Het wetsontwerp moet op 1 januari 2023 in werking treden en zal van toepassing zijn op de gerechtigden van wie de periode van primaire ongeschiktheid ten vroegste op 1 januari 2023 aanvat.
Ook werkgever riskeert boete
De TNW-maatregelen werken als een tweesnijdend zwaard. Ook de werkgevers dragen een deel van de verantwoordelijkheid. Ondernemingen – met gemiddeld 50 medewerkers – met een bovenmatige instroom van langdurige arbeidsongeschiktheid (invaliditeit) van hun medewerkers (jonger dan 55 jaar en minstens 3 jaar in dienst bij die onderneming), zullen een specifieke werkgeversbijdrage van 0,625% op het totaal van de kwartaallonen (dus 2,5% op jaarbasis) moeten bijdragen.
Op basis van de eerste simulaties zouden er vandaag zo’n 190 ondernemingen een kwartaalbijdrage van globaal 1,275 miljoen euro verschuldigd zijn. De eerste verwittigingen worden nog in 2022 verstuurd (meteen na de publicatie van de reglementaire teksten). De eerste bijdrage wordt berekend in het tweede kwartaal van 2023.
Het wetsontwerp is nog hangende bij de Kamer.
Maatschappelijke win
Naast het kostenplaatje dat gepaard gaat met langdurige ziekte is er voor de medewerker zelf natuurlijk een belangrijk voordeel te putten uit terug aan de slag gaan.
Onderzoek toont aan dat een ‘goede’ job, op maat van de mogelijkheden en wensen van de medewerker, een positief effect heeft op diens mentale gezondheid. Mensen die werken, en die zich gewaardeerd voelen omdat ze hun steentje kunnen bijdragen, dragen bij tot het welzijn van alle burgers. De maatschappelijke win is groot. Ook bedrijven beseffen steeds meer dat het cruciaal is om het werk zo te organiseren dat hun medewerkers niet langdurig uitvallen.
Voor hr-managers, leidinggevenden en ondernemers wordt het welzijn van medewerkers een topprioriteit voor de komende jaren. Zo blijkt uit onderzoek van SD Worx in 14 Europese landen, waaronder België. De reden is voor de hand liggend: gelukkige en gezonde medewerkers zijn meer gemotiveerd en … vallen minder snel uit.
Digitale deconnectie wordt een recht
Het wetsontwerp wil ook het gebruik van digitale hulpmiddelen aan banden leggen met het oog op een beter evenwicht tussen het privé- en het beroepsleven. Hiermee wil de wetgever ook de strijd aangaan met psychosociale risico’s zoals burn-out.

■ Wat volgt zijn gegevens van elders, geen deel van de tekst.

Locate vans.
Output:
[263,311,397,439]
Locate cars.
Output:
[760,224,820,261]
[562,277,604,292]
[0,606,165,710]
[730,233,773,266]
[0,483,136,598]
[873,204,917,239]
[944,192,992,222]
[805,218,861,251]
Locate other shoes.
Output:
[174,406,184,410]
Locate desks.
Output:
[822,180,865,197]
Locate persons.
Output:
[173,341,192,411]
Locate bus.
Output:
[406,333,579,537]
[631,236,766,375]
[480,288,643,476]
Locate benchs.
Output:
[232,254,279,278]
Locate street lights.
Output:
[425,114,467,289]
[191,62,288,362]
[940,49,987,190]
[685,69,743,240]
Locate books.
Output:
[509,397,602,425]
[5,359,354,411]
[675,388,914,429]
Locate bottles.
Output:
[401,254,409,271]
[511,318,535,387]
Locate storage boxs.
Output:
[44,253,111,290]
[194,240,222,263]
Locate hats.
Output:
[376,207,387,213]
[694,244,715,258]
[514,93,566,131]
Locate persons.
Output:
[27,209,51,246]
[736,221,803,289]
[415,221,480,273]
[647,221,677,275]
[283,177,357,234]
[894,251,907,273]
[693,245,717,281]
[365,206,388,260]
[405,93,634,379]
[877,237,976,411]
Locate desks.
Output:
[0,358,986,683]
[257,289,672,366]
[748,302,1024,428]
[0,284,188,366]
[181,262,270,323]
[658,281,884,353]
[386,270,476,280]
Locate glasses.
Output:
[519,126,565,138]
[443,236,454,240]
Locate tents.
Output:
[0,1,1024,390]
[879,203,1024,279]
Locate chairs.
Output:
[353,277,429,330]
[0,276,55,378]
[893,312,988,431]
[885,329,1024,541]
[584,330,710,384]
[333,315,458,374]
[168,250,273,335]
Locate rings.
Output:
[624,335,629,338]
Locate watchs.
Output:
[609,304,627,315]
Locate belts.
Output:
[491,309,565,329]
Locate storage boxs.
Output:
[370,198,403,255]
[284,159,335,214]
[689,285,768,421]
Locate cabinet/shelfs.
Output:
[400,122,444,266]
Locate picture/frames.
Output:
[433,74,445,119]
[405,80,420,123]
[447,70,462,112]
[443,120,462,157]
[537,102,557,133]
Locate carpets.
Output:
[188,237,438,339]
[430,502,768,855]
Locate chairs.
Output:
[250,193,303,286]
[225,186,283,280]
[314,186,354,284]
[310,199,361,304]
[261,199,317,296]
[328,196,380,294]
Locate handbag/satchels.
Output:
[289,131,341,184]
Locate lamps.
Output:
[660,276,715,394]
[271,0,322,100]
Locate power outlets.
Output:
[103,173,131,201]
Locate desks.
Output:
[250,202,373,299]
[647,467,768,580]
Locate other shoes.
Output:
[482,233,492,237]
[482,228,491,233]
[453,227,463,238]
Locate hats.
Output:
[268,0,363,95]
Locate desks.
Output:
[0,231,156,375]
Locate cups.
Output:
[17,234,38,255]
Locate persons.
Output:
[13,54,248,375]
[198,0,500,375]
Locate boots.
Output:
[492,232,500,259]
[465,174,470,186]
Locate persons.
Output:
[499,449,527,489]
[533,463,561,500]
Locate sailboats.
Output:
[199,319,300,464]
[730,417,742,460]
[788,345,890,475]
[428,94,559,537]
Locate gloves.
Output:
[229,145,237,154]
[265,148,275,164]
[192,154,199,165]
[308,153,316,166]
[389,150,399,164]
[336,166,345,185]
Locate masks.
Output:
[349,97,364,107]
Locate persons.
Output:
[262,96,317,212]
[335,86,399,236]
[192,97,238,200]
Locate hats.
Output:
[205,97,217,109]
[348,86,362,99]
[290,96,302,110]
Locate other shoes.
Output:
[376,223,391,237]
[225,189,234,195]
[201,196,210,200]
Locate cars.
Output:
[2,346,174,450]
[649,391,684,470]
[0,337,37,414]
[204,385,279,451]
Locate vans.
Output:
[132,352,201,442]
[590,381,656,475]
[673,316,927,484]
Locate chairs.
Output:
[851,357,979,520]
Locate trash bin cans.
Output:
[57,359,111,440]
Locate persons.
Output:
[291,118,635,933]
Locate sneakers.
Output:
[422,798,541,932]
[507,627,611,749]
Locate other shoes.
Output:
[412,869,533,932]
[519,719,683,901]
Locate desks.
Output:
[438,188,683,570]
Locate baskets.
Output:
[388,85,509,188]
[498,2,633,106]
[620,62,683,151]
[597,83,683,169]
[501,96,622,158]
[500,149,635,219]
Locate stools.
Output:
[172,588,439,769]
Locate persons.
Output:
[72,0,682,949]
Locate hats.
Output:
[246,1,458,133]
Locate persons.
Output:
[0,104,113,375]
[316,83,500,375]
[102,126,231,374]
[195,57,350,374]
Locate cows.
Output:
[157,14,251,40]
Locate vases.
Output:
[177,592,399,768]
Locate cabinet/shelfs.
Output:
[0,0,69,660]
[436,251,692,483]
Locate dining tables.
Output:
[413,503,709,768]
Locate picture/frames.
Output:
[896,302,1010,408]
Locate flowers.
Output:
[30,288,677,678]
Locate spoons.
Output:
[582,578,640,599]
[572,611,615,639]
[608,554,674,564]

Het wetsontwerp bepaalt dat een collectieve arbeidsovereenkomst het recht op digitale deconnectie moet vastleggen, door bedrijven te stimuleren om het gebruik van digitale hulpmiddelen te beperken. Dit wetsontwerp heeft een positieve impact op de kwaliteit van het werk aangezien deze maatregelen de naleving zullen toelaten van de beperkingen inzake arbeidsduur, rusttijden en jaarlijkse vakantie. Een beter evenwicht tussen het privé- en beroepsleven volgt automatisch waardoor ook de psychosociale risico’s zoals burn-out beperkt worden.
Het wetsontwerp is nog hangende bij de Kamer.